Quoth the same spec: void main() { assert(0, "an" ~ "error message"); } When compiled and run, it will produce the message: Error: AssertError Failure test.d(3) an error message In practice, all it produces is: Segmentation fault (core dumped) We can clearly see that dmd, hence, violates the spec. Also, the following statement in the spec is demonstrable wrong: (on the x86 processor, a HLT instruction can be used to halt execution) This is untrue (or, at the very least, highly misleading) for all user space programming purposes.

(In reply to Shachar Shemesh from comment #11) > Quoth the same spec: > void main() > { > assert(0, "an" ~ "error message"); > } > > When compiled and run, it will produce the message: > Error: AssertError Failure test.d(3) an error message > > In practice, all it produces is: > Segmentation fault (core dumped) It produces a message when compiled without -release. With -release, it becomes a HLT instruction, so no message. > We can clearly see that dmd, hence, violates the spec. Walter quoted the spec. It's correct. If somewhere is in the spec doesn't match that, then it should be updated. I would not expect the compiler's behavior to be changed. Why have you reopened this issue? If the spec needs to be updated because it's unclear somewhere, then open a new issue for that. But Walter has made it clear this is acting as intended, and I really don't see a problem with it.

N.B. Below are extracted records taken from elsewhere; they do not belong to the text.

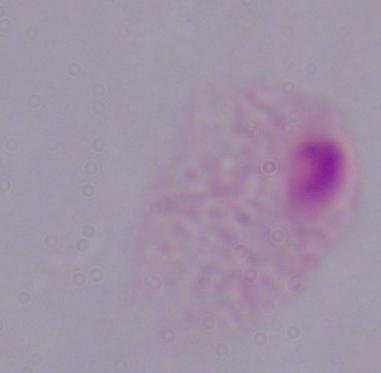

Summary:
  - Identification: trichomonad
  - Modality: micrograph
  - Magnification: 1000x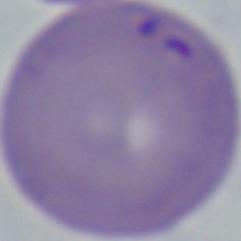
identification: Babesia
modality: micrograph
magnification: 1000x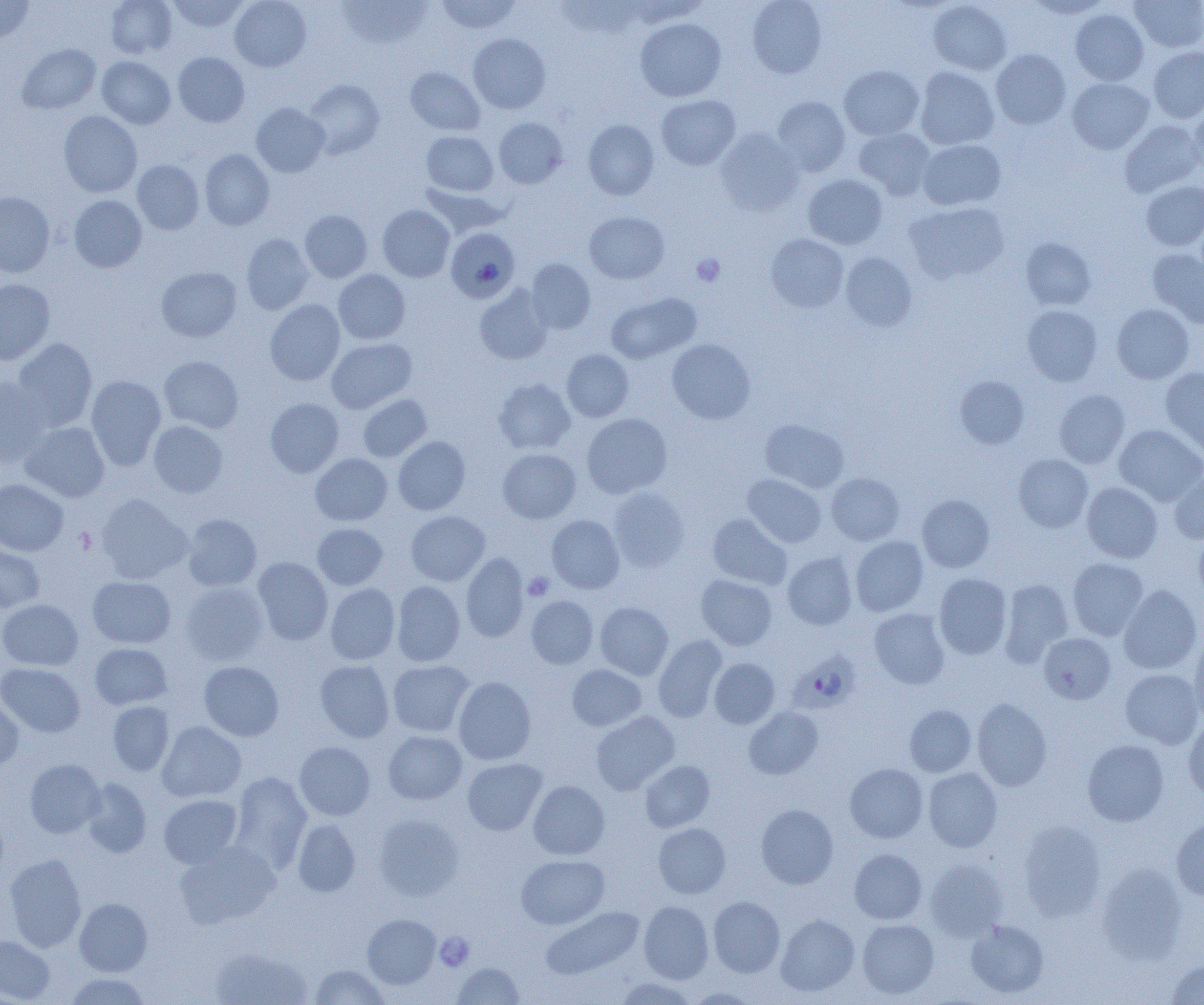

On a side note, I just tried this on FreeBSD with -release, and I get a "bus error" rather than a segmentation fault, so the behavior there is slightly different from Linux, if that matters at all. Either way, it's killing the program like it's supposed to.

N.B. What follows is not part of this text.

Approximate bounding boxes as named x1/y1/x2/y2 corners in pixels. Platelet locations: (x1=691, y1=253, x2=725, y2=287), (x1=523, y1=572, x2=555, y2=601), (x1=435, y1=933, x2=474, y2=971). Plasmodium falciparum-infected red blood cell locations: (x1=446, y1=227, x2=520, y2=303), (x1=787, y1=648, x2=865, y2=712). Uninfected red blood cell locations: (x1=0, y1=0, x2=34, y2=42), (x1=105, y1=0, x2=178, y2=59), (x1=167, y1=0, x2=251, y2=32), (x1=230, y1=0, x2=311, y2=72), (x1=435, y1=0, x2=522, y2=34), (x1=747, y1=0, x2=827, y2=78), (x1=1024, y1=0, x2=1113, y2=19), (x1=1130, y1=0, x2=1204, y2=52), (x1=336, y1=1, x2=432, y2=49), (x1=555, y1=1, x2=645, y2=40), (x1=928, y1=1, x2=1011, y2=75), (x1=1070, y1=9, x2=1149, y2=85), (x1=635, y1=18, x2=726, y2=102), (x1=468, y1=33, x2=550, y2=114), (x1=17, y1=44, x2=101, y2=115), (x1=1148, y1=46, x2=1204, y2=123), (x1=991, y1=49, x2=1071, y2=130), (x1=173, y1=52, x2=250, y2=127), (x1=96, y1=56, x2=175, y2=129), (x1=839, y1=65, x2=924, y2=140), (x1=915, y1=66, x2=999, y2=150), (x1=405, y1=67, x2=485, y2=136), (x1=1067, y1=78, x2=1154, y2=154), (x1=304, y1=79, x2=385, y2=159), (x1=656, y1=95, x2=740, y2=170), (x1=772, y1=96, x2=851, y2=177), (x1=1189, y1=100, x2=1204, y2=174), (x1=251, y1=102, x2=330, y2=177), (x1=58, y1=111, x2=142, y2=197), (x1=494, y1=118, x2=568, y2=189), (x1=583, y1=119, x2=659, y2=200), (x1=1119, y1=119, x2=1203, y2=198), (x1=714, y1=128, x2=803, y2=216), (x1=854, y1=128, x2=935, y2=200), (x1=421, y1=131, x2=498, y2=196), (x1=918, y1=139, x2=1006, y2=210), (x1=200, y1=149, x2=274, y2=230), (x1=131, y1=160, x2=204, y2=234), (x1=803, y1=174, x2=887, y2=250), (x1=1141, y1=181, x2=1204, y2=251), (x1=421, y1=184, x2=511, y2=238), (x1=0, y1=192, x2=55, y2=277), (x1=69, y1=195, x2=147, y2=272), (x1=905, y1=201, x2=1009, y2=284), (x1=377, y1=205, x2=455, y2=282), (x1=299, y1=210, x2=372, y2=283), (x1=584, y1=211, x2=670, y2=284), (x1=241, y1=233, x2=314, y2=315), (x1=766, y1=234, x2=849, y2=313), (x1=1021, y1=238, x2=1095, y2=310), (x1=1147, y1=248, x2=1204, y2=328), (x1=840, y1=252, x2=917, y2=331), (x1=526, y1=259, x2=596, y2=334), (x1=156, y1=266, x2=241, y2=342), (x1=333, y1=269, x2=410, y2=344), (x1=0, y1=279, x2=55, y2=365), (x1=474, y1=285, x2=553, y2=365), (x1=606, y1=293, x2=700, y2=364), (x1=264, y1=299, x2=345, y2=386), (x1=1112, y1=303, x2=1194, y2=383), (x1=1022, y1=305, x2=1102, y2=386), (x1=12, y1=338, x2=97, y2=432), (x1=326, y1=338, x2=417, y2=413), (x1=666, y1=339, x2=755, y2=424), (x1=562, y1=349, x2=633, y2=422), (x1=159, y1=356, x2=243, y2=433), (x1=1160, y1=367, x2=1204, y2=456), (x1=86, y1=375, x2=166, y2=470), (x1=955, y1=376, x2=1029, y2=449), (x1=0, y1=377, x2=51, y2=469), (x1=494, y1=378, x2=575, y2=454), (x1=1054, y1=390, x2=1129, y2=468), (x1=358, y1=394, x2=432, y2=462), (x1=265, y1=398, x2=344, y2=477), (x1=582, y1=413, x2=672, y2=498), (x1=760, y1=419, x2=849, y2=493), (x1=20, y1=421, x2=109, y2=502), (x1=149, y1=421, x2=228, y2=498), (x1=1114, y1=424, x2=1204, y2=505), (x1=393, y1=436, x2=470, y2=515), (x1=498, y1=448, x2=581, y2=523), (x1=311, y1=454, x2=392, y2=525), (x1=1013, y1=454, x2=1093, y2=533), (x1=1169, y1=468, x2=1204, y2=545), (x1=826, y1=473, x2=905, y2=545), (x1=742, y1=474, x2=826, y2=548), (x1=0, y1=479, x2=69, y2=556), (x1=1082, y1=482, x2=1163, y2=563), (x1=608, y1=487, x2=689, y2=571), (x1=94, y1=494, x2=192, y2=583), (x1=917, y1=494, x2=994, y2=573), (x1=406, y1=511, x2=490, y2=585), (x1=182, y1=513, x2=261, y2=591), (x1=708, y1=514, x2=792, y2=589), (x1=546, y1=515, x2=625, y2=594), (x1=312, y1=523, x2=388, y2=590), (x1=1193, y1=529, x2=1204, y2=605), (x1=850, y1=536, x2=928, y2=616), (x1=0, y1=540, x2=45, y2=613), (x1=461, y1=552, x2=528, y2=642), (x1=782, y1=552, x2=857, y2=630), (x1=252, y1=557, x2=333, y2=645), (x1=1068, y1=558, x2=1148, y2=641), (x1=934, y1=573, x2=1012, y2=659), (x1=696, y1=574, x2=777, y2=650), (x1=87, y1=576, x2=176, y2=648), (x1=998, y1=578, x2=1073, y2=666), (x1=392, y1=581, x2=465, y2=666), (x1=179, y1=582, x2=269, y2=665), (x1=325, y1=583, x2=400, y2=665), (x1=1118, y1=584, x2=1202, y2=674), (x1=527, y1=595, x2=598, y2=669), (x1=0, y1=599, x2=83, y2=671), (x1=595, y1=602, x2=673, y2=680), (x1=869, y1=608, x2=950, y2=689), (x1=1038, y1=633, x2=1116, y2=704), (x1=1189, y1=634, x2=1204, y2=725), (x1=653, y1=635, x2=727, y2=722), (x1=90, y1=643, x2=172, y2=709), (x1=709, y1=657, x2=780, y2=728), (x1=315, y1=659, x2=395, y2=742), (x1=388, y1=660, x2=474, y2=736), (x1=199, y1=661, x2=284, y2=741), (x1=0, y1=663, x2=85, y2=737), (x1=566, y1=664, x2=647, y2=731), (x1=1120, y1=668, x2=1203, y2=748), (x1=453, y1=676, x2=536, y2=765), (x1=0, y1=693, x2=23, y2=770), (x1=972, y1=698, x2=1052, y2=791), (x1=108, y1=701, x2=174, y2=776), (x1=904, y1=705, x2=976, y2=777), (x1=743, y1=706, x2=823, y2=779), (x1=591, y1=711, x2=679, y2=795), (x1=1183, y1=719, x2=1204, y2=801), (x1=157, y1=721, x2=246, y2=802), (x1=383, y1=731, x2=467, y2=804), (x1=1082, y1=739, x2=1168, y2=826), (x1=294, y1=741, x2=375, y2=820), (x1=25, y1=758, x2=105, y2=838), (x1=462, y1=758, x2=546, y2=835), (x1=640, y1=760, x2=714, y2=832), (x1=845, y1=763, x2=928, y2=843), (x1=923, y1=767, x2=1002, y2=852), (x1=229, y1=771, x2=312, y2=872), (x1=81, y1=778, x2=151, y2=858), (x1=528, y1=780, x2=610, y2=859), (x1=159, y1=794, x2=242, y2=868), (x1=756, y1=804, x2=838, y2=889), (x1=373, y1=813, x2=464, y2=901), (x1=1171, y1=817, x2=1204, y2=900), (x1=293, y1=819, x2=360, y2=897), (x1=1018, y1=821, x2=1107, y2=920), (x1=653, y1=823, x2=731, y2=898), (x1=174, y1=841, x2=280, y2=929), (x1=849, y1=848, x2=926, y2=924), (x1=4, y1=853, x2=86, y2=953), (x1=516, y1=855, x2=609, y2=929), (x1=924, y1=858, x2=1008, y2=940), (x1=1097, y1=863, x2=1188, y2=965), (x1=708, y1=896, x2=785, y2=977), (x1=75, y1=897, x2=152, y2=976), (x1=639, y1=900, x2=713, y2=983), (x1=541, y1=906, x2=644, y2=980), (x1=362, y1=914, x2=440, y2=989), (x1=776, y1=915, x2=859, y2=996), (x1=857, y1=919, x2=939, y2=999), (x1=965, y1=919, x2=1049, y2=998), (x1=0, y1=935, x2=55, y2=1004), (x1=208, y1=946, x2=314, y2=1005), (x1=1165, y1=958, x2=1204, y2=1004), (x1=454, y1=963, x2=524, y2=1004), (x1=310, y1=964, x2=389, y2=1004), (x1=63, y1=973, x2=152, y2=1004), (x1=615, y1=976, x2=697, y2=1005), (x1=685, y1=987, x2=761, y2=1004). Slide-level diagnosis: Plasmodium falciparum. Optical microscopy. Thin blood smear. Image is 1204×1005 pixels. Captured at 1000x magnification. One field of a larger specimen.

(In reply to Jonathan M Davis from comment #13) > Either way, it's killing the program like it's supposed to. But it is not printing the message. Yes, I think the spec is wrong (and, at least when opening a new bug, Bugzilla is directing me to use this category, of bugs in the compiler, to report minor problems with the spec), but that is not the core of this issue, and not the reason I reopened it. The core of this issue is that "assert(false, "message")" is defined by the spec to print the message and abort even in release mode. In practice, it aborts (in an incorrect way, IMHO), but does not print the message. And this is a bug in the compiler. Shachar

(In reply to Shachar Shemesh from comment #14) > (In reply to Jonathan M Davis from comment #13) > > Either way, it's killing the program like it's supposed to. > > But it is not printing the message. > > And this is a bug in the compiler. Walter has made it clear that this is _not_ a bug in the compiler. The compiler is not required to print a message in release mode. Rather, it quite specifically inserts an HLT instruction - which isn't going to print a message. And I very much doubt that the spec says anywhere that assertions print out anything in release mode, since all other assertions get compiled out in release mode, and the spec clearly states that assert(0) gets turned into a HLT instruction in release mode. So, while I can see why you might want a message in release mode, I don't see how you can claim that it's a compiler bug that assert(0, "message") doesn't print one. Where in the spec gives you the idea that assert(0, "message") would print out anything in release mode? If it didn't print something when you compiled _without_ -release, then that would be a bug, but if you compile with -release, you get a HLT instruction and no message. And even if there is somewhere in the spec that implies that assert(0, "message") is supposed to print a message even in release mode, Walter has made it clear that the compiler is doing what it's supposed to be doing, so if the spec isn't clear enough on the matter, then the spec needs to be updated. The compiler's current behavior is not going to be changed.

(In reply to Shachar Shemesh from comment #14) > But it is not printing the message. Recently I opened a PR to update core language specifications. https://github.com/D-Programming-Language/dlang.org/pull/1040 In that, I modified the description about the assert(0, message) in order to follow the current compiler behavior. https://github.com/9rnsr/dlang.org/commit/4f5da7958fe2665b57521b5d897b00ed57cdab48 If you interested, please join the review of the PR.

SEGILL, as expected, is generated nowadays, the message is another problem.